One of the great things about gardening is that in some ways your garden can take care of itself. But there are a few things that you can do to make your work a little easier. One of these things is to select plants for your garden that will help control insect pests.
Sunflowers (Helianthus) are great companions and beautiful throughout the garden. Plant with Cucumbers, beans, and vining plants to provide a trellis. They are hardy and a great trap crop for aphids and other pests. They typically produce plenty of their own seeds to use next year.
W&N watercolour on Bockingford - ©Maree Clarkson
Vibrant and strong, Sunflowers are symbolic of adoration.
I see you there in glory shining bright,
Following the sun and its path of light.
Standing tall above all others in the field,
You grow, conquer, and do not yield.
The little birds take great delight
In playing round you, from day to night.
With your petals of yellow and leaves of green
How very easily you are seen!
~Extract from 'Poem to a Sunflower' By Katherine R. Lane
I use sunflowers as a way to draw aphids away from my other plants. Ants move their colonies onto sunflowers. The sunflowers are tough enough that they suffer no damage. Sunflowers also attract wasps, which are great insects to have around as they prey on a variety of harmful insects.
These hardy, easy-to-grow annuals brighten up any garden with their large, dramatic heads and petals. Sunflowers can grow anywhere from two to fifteen feet tall depending on the variety, and their seeds can even be harvested and enjoyed as a delicious snack.
A Sunflower that took root on our smallholding just outside the garden fence last summer. I usually wait for these to mature and then pick the head to give to my Cockatoo, Danny. It keeps him busy for hours!
Sunflowers thrive in warm to hot climates with full sunshine during the day. Climates with long hot summers are perfect for growing sunflowers. Sunflowers prefer a slightly acidic to somewhat alkaline soil so they grow easily in my garden which has mostly an acidic soil. Many sunflowers just appear in my garden, obviously seeds dropped by birds, but I also sow seeds from time to time. Choose a site in full sun on the south side of the garden (in South Africa), so the tall plants won't shade your other flowers or vegetables. Sunflowers aren't fussy about soil but the one thing that can harm them is flooded soil, so water sparingly or have a well-drained spot for them. Plant the large seeds no more than 1 inch (2.5cm) deep and 4 to 6 inches (10-15cm) apart in well-dug, loose soil after it has thoroughly warmed, from mid-august to late October.
If you plan to harvest seeds, keep an eye out for ripeness. The back of the flower head will turn from green to yellow and the bracts will begin to dry and turn brown; this happens about 30 to 45 days after bloom and seed moisture is about 35%. Generally, when the head turns brown on the back, seeds are usually ready for harvest.

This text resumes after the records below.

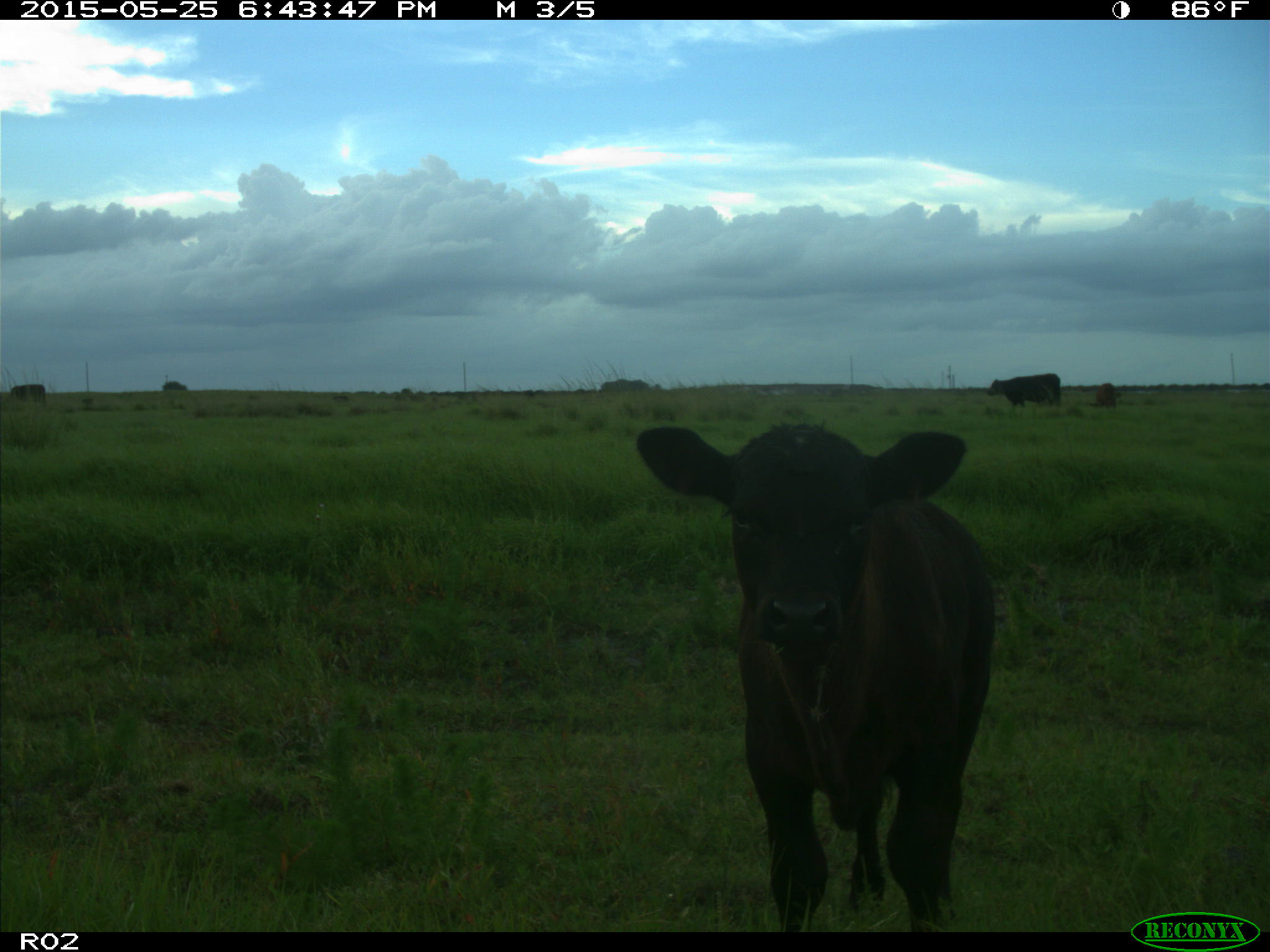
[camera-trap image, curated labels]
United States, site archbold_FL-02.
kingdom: Animalia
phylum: Chordata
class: Mammalia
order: Artiodactyla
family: Bovidae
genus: Bos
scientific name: Bos taurus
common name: domestic cow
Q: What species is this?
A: Bos taurus (domestic cow).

Sunflowers are virtually as care free as their smiling faces suggest. However, they are sometimes infected with fungal diseases such as mildews and rusts. Downy Mildew causes mottling and pale areas on upper leaf surfaces and a fuzzy mold growth on their undersides. Eventually the leaves wither and die. The oldest leaves are usually infected first. Downy mildew is most likely to occur on cool damp nights and warm humid days. It spreads by means of tiny spores carried to plants and soil by wind and rain or transmitted by garden tools. It will not kill a mature plant; it just mars its appearance. I normally just leave it unless it's a serious infection, then I remove the plant or spray it with a home-made mix of dishwashing liquid mixed with some tobacco in water. This seems to keep it at bay.
Wit & Wisdom
- Need a bird seeder? Save dry heads and set them out in winter.
- Save thick sunflower stems and dry them for winter kindling.
- Interesting Fact: An anonymous buyer paid over $39 million in 1987 for Vincent van Gogh's Sunflowers.
- Where sunflower seeds are regularly used as bird feed, toxins from the accumulated seed hulls eventually kill the grass below. Harmless to animals or people, the toxins eventually biodegrade in the soil.
The start of beauty - She will be beautiful one day – turning her yellow face to the sun – gracing the landscape with sunshine
A young Sunflower on my smallholding.
A close-up of a sunflower in my garden
24th October 2013 - Stray seeds taking root in my garden
29th October 2013 - Already 1.5m tall - Soon these two sunflowers will be 3meters tall and I'll be able to harvest the seeds for my bird feeders.
12thNovember - already 2m tall - can't wait for the flowers!